======== INFORMATION PROVIDED
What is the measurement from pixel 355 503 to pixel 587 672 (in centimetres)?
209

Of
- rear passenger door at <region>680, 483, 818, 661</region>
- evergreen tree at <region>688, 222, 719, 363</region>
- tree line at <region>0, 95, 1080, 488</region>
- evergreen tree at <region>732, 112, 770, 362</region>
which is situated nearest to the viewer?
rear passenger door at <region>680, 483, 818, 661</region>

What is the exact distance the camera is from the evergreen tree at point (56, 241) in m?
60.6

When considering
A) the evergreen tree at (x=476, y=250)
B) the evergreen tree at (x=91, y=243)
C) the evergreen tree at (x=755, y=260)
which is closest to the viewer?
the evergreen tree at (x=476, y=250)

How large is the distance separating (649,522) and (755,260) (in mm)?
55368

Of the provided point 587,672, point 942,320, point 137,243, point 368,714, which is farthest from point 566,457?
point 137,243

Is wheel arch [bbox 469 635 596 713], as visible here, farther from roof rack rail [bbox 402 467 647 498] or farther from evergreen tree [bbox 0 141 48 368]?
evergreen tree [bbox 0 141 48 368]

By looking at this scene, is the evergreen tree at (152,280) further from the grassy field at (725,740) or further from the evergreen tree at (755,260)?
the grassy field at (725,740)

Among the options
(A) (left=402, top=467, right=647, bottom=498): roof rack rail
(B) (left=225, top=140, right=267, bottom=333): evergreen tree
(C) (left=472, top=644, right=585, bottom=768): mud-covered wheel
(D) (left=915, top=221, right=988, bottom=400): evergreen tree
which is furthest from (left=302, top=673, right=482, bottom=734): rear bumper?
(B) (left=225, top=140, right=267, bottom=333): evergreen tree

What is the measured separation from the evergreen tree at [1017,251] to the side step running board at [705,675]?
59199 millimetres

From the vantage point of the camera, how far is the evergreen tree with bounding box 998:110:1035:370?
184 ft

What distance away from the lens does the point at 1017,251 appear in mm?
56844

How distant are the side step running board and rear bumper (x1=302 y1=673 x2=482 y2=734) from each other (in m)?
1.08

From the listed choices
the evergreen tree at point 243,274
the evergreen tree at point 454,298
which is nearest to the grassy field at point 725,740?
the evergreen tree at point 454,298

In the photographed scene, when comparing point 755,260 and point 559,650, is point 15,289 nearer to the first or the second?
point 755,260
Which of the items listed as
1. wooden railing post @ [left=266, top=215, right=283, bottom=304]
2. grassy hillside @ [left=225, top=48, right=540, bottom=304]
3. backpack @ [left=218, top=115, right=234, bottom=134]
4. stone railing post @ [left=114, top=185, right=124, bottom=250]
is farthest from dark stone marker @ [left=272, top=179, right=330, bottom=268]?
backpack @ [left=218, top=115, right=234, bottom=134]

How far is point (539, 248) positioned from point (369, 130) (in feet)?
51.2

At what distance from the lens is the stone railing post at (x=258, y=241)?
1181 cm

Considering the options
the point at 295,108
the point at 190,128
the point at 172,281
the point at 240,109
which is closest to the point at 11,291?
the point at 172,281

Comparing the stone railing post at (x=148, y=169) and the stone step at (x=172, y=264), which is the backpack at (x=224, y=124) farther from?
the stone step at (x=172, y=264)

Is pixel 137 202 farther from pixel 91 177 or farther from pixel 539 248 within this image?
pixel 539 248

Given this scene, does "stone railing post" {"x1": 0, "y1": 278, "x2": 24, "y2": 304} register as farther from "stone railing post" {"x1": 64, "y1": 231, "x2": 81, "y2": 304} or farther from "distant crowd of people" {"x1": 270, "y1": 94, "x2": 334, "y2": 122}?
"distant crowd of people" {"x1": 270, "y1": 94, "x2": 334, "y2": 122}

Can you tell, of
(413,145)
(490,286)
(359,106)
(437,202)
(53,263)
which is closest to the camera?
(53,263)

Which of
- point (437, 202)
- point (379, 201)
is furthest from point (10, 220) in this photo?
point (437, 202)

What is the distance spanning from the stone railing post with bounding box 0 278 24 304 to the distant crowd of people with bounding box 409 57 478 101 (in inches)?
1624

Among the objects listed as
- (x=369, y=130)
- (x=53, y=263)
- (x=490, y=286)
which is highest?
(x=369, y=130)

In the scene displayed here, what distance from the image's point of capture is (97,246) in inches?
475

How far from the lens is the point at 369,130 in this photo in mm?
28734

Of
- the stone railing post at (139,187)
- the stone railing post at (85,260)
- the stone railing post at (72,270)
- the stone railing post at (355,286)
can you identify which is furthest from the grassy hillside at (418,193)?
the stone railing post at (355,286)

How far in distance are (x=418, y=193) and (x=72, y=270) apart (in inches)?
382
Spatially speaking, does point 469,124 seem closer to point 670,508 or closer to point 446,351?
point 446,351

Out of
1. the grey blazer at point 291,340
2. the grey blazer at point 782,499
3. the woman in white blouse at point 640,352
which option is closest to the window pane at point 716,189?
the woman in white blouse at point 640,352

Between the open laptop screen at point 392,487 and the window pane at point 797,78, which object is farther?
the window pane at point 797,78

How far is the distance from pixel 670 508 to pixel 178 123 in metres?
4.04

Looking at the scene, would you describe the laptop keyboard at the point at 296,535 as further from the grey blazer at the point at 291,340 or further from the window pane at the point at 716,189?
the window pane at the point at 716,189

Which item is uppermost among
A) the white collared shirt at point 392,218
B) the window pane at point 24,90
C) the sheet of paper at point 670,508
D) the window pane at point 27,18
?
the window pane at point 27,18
================
- [EXERCISE INSTRUCTIONS]:
Please copy the listing word for word, from the line containing "Which item is uppermost among" through the last line of the listing, with both ends included.

- [REPLY TO THE EXERCISE]:
Which item is uppermost among
A) the white collared shirt at point 392,218
B) the window pane at point 24,90
C) the sheet of paper at point 670,508
D) the window pane at point 27,18
?
the window pane at point 27,18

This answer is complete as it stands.